Parallel Simulations

SST/macro supports running a parallel discrete event simulation (PDES) in distributed memory over MPI. First, you must configure the simulator with the `–enable-mpiparallel' flag. Configure will check for MPI and ensure that you're using the standard MPI compilers. Your configure should look something like:

1 sstmacro/build $ ../configure --enable-mpiparallel CXX=mpicxx CC=mpicc ...

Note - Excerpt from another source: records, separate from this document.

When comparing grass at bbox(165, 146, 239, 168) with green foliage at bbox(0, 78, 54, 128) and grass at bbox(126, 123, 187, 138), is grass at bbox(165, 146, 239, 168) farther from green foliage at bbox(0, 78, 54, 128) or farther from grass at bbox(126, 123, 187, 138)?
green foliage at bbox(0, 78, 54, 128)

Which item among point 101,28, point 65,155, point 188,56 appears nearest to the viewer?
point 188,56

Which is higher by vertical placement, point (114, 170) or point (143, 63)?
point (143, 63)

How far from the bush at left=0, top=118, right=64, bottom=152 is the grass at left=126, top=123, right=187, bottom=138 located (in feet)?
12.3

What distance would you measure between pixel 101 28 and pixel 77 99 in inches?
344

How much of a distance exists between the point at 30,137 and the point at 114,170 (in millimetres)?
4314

SST/macro also requires METIS for partitioning the workload amongst parallel processes, although in future versions this may no longer be a strict dependency. Make sure you have that installed gpmetis somewhere and the binary is in your PATH. METIS can be found at http://glaros.dtc.umn.edu/gkhome/metis/metis/download. SST/macro is run exactly like the serial version, but is spawned like any other MPI parallel program. Use your favorite MPI launcher to run, e.g. for OpenMPI

1 mysim $ mpirun -n 4 sstmac -f parameters.ini -d "<debug> mpicheck"

or for MPICH

1 mysim $ mpiexec -n 4 sstmac -f parameters.ini -d "<debug> mpicheck"

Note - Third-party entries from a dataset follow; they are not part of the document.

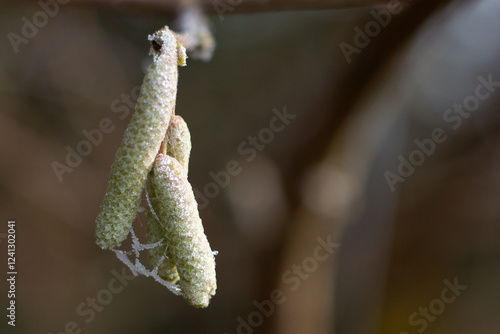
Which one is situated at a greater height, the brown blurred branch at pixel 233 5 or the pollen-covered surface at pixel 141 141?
the brown blurred branch at pixel 233 5

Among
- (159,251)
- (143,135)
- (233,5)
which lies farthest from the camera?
(233,5)

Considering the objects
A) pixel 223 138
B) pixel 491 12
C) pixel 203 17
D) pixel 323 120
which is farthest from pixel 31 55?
pixel 491 12

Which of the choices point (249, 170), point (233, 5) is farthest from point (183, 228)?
point (249, 170)

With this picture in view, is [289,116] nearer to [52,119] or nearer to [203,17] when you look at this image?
[52,119]

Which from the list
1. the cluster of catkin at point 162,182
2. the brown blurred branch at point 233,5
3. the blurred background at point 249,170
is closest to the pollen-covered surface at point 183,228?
the cluster of catkin at point 162,182

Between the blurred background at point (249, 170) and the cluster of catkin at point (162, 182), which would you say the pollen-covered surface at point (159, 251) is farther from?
the blurred background at point (249, 170)

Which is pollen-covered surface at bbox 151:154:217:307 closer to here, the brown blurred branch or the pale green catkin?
the pale green catkin

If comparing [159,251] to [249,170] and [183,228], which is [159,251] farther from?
[249,170]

A few special configuration options are needed:

Set the environment variable SSTMAC_PARALLEL=mpi. By default, SST/macro assumes SSTMAC_PARALLEL=serial.
Add runtime = mpi to the input file. Again, by default, SST/macro assumes runtime = serial.
Add event_manager = clock_cycle_parallel. By default, SST/macro uses a serial event map. Currently, only one form of parallelism is supported - conservative, clock-cycle parallelism. More types of parallel event managers may be available in future versions, but this is the only currently supported one. If running on a single processor, clock_cycle_parallel is functionally equivalent to a serial event map.

Even if you compile for MPI parallelism, the code can still be run in parallel with the same configuration options. SST/macro will notice the total number of ranks is 1 and ignore any parallel options.

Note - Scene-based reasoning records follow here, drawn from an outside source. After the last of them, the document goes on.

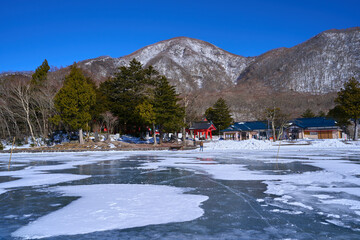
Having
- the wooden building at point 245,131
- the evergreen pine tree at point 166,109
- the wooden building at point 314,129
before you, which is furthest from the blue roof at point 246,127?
the evergreen pine tree at point 166,109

When launched with multiple MPI ranks, SST/macro will automatically figure out how many partitions (MPI processes) you are using, partition the network topology into contiguous blocks, and start running in parallel. If running an MPI program, you should probably be safe and use the `mpicheck' debug flag to ensure the simulation runs to completion. The mpicheck ensures MPI_Finalize is called and the simulation did not "deadlock.'' While the PDES implementation should be stable, it's best to treat it as Beta++ to ensure program correctness.

Parallel simulation may not speed up SST/macro for certain test cases. Most events are scheduled farther into the future than link (synchronization) latency. Since we use the conservative null-message technique, there will be a lot of overhead in synchronizing the clocks. Parallel is most likely to be useful because of memory constraints, expanding the maximum memory footprint. For simulations with serious congestion or heavy interconnect traffic, you may observe speedups, but they will be far from ideal or linear given the synchronization overheads.